Do not use Hyperterminal. Even if it is already present on the client PC, it is unreliable and prone to formatting incorrectly and losing data.

macOS

On macOS clients, the GNU screen utility is the easiest and most common choice. ZTerm and cu (similar to FreeBSD) can be used as well.

Linux

On Linux clients, the GNU screen utility is the easiest and most common choice. Programs such as PuTTY, minicom, or dterm can be used as well.

FreeBSD

On FreeBSD clients, the GNU screen utility is the easiest and most common choice.

As an alternative, use the built-in program tip. Typing tip com1 (Or tip ucom1 if using a USB serial adapter) will connect to the first serial port. Disconnect by typing ~. at the start of a line.

Start a Serial Client

Now that all of the requirements have been met, it is time to run the serial client.

If the client software is not covered in this section, consult its documentation to determine how to make a serial connection.

PuTTY

  • Start PuTTY

  • Select Serial for the Connection Type

  • Enter the serial port device name for Serial Line, e.g. COM3 or /dev/ttyUSB0.

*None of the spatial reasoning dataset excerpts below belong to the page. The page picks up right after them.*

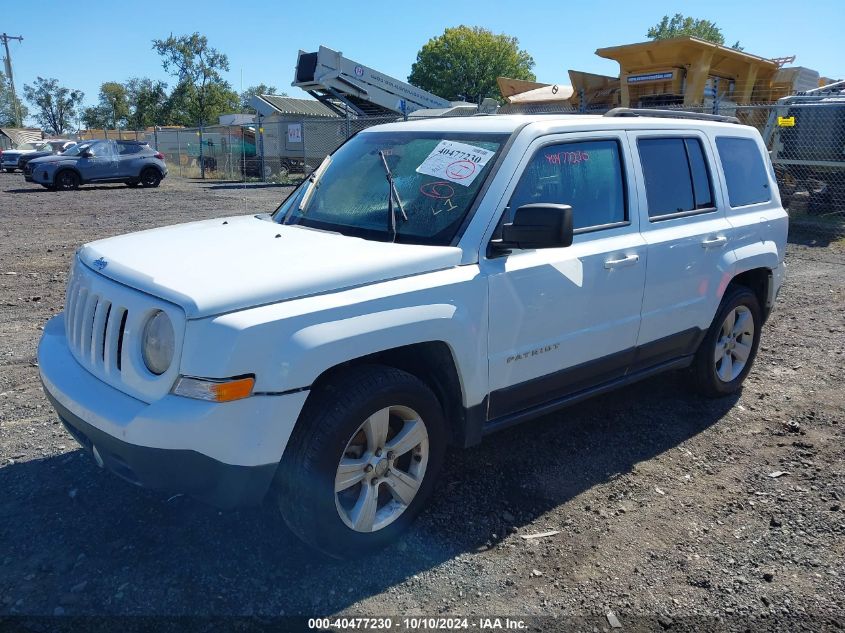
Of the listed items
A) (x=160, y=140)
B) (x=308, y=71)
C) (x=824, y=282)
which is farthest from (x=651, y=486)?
(x=160, y=140)

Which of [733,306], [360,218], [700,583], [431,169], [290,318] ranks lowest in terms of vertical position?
[700,583]

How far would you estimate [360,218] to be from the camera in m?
3.61

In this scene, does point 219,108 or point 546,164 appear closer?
point 546,164

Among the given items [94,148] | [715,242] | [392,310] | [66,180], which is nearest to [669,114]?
[715,242]

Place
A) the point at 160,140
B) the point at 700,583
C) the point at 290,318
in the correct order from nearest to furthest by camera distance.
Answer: the point at 290,318
the point at 700,583
the point at 160,140

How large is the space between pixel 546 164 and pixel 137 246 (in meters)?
2.12

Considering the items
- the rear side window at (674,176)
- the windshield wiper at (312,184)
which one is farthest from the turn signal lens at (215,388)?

  • Enter the appropriate Speed, e.g. 115200

  • Click Open

MINICOM

$ minicom -D /dev/ttyUSB0 -R 115200

GNU screen

  • Open a terminal / command prompt

  • Invoke the screen command using the path to the serial port, for example:

    $ sudo screen /dev/ttyUSB0 115200

In some cases there may be a terminal encoding mismatch. If this happens, run screen in UTF-8 mode:

$ sudo screen -U /dev/cu.usbserial-1234 115200

The standard screen controls apply. Press Ctrl-A, \ to quit, or Ctrl-A, Ctrl-\ in some cases.

tip

The tip command on FreeBSD consults /etc/remotes and connects to serial ports based on the settings there. To setup a connection to a USB-to-serial adapter at 115200, add a line such as the following to /etc/remote:

ucom1fast:dv=/dev/cuaU0:br#115200:pa=none:

To access the port, invoke tip:

$ tip ucom1fast

To quit, press Enter, then type ~.. If connected through a terminal ssh client, ~~. may need to be used instead so that the ssh client itself doesn’t interpret the keys.